» **Quoted passage**
--- Start ---

I won’t wait to know
Time says I must leave here now
Have a flight to catch

 

May 19th, 2018 at 18:23

 

 

Edited May 19th, 2025 at18:12 from the table next to the door, where I felt the constant discomfort of the cold air coming in every time someone opened it.

This time it was different. My voice was gone from a food swallowing accident that required some Heimlichian acrobatics that left the walls of my esophagus bleeding thick, dark chunks of tissue and blood. I had a migraine from the efforts to unclog it when I arrived. And I had started to sneeze a few minutes before, the omen of the flu that was to come from too much recent traveling. And the patrons… they were oud posers that yelled at each other about the latest Bad Bunny album and the next Taylor Swift tour. The air of intellectualism had been replaced by incoherent waves of the “what’s new?” crowd. People wore their tastelessest pieces of clothing, some that one could tell had been in the dirty clothes bin earlier that day, in desperate need for washing.

--- End ---

» **Data extract**
--- Start ---

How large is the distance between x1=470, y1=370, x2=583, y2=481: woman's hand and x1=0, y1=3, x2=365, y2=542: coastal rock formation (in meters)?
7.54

--- End ---
--- Start ---

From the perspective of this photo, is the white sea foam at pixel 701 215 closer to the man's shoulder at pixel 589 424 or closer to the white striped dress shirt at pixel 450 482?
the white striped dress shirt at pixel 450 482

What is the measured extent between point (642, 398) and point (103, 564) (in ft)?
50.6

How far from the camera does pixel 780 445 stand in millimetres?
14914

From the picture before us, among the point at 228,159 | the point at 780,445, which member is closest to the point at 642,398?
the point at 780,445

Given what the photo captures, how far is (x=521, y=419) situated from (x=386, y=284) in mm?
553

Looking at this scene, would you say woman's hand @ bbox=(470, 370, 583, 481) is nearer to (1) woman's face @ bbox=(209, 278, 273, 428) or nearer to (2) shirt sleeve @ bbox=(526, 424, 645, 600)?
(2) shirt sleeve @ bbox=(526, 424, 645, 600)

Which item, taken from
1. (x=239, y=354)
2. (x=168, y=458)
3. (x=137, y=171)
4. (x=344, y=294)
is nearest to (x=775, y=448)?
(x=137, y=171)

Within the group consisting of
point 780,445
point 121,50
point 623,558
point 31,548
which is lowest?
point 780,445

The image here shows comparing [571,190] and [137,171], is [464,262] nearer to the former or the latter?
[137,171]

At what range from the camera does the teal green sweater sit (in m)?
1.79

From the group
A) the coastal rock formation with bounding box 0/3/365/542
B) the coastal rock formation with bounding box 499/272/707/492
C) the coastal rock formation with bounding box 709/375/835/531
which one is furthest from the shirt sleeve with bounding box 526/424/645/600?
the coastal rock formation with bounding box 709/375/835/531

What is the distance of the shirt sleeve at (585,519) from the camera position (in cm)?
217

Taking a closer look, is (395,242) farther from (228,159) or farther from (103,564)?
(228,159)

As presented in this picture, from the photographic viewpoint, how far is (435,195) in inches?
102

--- End ---
--- Start ---

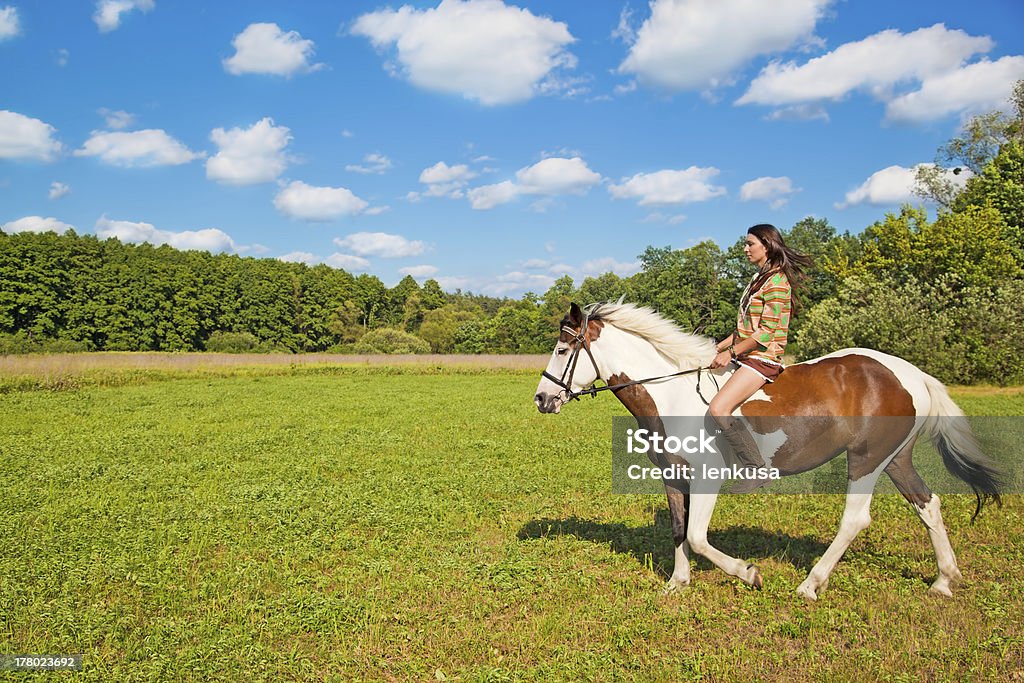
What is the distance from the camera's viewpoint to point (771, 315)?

--- End ---

» **Your tasks**
• a. In the journal entry, what did the patrons yell at each other about?
• b. Write out the journal entry again, starting at "May 19th, 2018" and stopping after "someone opened it.", and substitute "window" for "door".

» **Results for the exercise**
• a. The latest Bad Bunny album and the next Taylor Swift tour.

• b.
May 19th, 2018 at 18:23

 

 

Edited May 19th, 2025 at18:12 from the table next to the window, where I felt the constant discomfort of the cold air coming in every time someone opened it.